§ **SELECTED EXCERPT**
============================================================

What about the oceans? They are already so jam-packed with toxins that eating fish seems like a death-defying action. A study by Ken Buesseler, a marine chemist at the Woods Hole Oceanographic Institution found that about two weeks after the earthquake, the plant released radioactive cesium into nearby waters to create levels that were 1 million times greater than they had been before the accident. By May, however, concentrations had fallen to about ten thousand times greater than normal, and remained constant through July. Still, based on the total amount of radioactive material released, the meltdown at Fukushima ranks as the largest accidental radioactivity release into ocean waters ever. It is second only to nuclear tests performed in the 1960s, but those count as voluntary releases (oh, the mistakes of nuclear youth).
Experts cannot agree on whether these levels are higher than the safety threshold for humans and remain unsure about the long-term health effects of exposures due to the accumulation of radioactive material in seafood and ocean sediments. It would seem wise for us to be careful about consuming fish and sea vegetables from those parts of the world for a while.
So what are the options? In the U.S. today, we have 104 working nuclear plants. Most of them were build in the 70s or earlier. The good news is that as nuclear power’s reputation has become tarnished there are not many new ones are being built. The bad news is that the existing ones are starting to get old (which, in the nuclear world means “more dangerous”). The U.S. Nuclear Regulatory Commission has announced it will launch a comprehensive safety review of all the existing nuclear reactors across the United States, at the request of President Obama. The current administration, however, “continues to support the expansion of nuclear power in the United States, despite the crisis in Japan.”

============================================================

§ **EXERCISE A**
Answer these questions from the passage on Fukushima and nuclear power:
(i) Which institution employs the marine chemist whose study is cited?
(ii) By May, how much greater than normal had cesium concentrations in nearby waters fallen to?
(iii) How many working nuclear plants does the U.S. have today?
§ **EXERCISE B**
From the passage on Fukushima and nuclear power, duplicate the part that opens with the words containing "Experts cannot agree" and closes with "for a while.".

============================================================

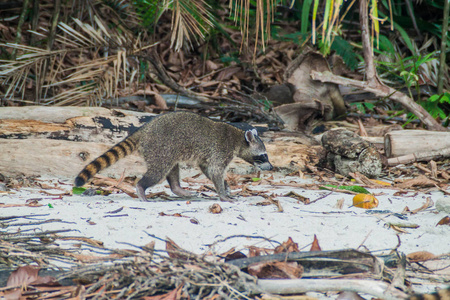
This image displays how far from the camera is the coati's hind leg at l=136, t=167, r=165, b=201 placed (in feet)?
16.1

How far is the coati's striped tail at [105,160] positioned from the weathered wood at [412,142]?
3716mm

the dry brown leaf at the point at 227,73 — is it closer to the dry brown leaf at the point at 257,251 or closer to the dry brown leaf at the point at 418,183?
the dry brown leaf at the point at 418,183

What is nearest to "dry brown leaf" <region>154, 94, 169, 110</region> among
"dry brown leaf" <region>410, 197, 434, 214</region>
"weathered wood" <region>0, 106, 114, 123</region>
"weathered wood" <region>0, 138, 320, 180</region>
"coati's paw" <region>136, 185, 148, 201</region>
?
"weathered wood" <region>0, 106, 114, 123</region>

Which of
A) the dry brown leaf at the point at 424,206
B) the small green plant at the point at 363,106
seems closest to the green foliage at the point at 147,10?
the small green plant at the point at 363,106

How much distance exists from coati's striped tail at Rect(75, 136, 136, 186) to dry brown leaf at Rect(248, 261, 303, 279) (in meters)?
2.51

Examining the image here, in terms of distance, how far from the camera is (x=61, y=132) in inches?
241

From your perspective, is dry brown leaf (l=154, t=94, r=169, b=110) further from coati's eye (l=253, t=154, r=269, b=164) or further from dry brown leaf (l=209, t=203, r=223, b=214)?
dry brown leaf (l=209, t=203, r=223, b=214)

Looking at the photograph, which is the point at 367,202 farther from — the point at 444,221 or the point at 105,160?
the point at 105,160

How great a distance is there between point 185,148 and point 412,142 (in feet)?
11.2

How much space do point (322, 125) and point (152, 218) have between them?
538 centimetres

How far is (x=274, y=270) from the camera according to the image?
230cm

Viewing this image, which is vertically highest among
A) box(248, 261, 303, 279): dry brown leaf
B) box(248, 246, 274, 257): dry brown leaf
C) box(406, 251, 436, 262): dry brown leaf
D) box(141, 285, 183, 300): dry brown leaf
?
box(248, 261, 303, 279): dry brown leaf

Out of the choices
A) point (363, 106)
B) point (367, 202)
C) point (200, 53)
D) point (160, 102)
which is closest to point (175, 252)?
point (367, 202)

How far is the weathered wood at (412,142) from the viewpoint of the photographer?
257 inches
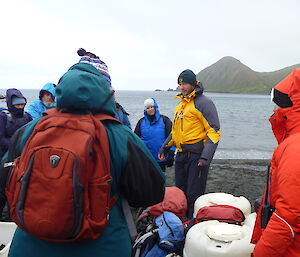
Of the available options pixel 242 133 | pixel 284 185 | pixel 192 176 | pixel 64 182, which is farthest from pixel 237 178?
pixel 242 133

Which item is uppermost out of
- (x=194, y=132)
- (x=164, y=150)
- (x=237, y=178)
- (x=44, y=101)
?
(x=44, y=101)

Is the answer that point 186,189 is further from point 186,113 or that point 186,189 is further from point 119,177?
point 119,177

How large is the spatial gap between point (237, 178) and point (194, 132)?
5091 millimetres

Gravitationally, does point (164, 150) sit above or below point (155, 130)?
below

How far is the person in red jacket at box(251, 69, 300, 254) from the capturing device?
190 centimetres

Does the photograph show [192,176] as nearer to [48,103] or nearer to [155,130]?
[155,130]

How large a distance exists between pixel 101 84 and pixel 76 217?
2.53 ft

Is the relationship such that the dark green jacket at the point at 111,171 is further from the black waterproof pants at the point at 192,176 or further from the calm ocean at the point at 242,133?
the calm ocean at the point at 242,133

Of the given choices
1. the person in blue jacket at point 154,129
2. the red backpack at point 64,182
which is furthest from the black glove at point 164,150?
the red backpack at point 64,182

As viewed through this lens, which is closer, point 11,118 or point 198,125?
point 198,125

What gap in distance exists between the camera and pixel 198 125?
15.3ft

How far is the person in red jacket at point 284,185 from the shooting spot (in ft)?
6.23

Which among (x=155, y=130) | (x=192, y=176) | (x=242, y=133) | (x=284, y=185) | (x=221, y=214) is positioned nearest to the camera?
(x=284, y=185)

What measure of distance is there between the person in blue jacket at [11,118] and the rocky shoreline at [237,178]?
448 centimetres
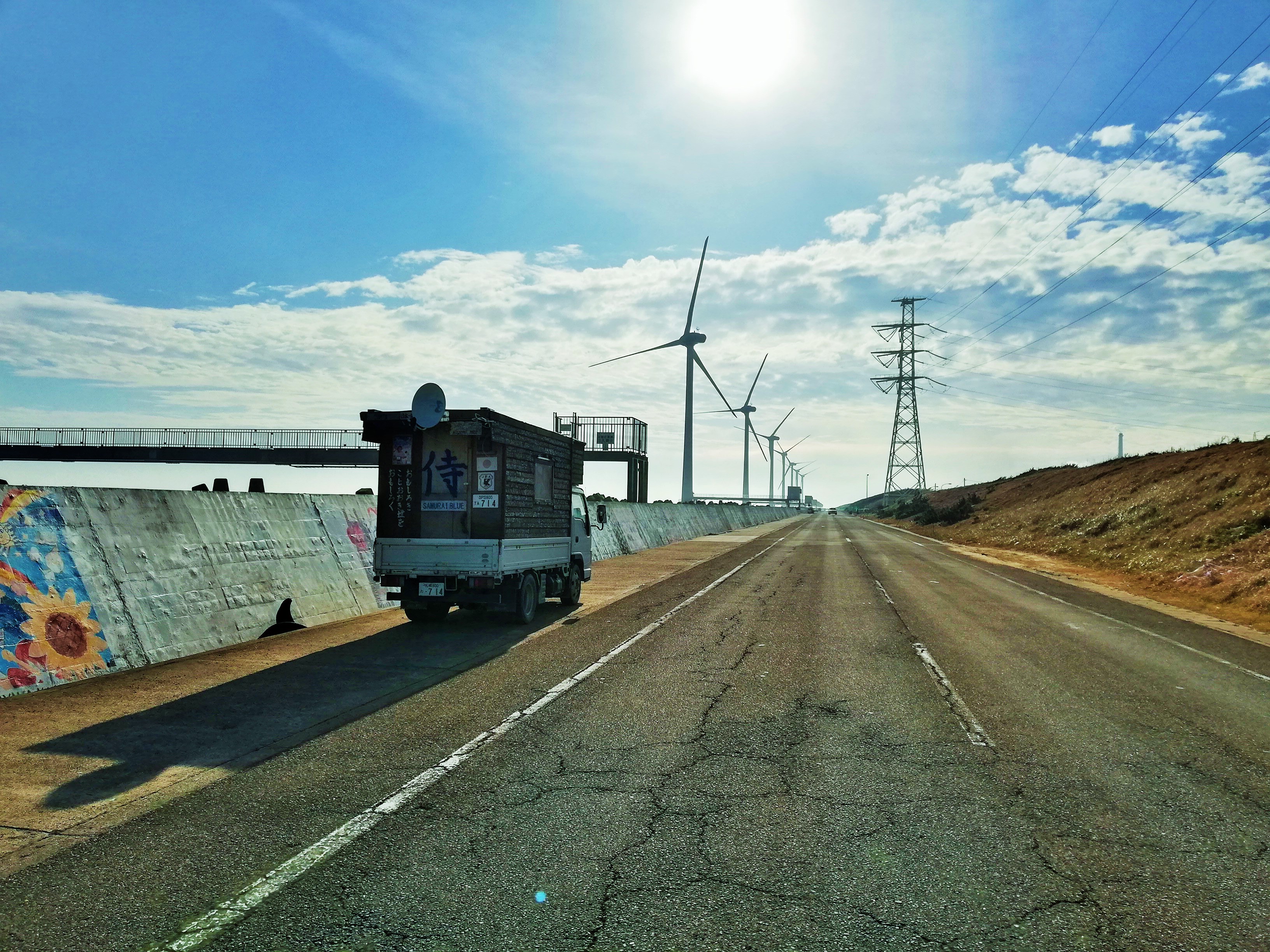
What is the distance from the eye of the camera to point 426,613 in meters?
14.4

============================================================

§ **YOUR SOLUTION A**
(i) The Woods Hole Oceanographic Institution
(ii) About ten thousand times greater than normal
(iii) 104

§ **YOUR SOLUTION B**
Experts cannot agree on whether these levels are higher than the safety threshold for humans and remain unsure about the long-term health effects of exposures due to the accumulation of radioactive material in seafood and ocean sediments. It would seem wise for us to be careful about consuming fish and sea vegetables from those parts of the world for a while.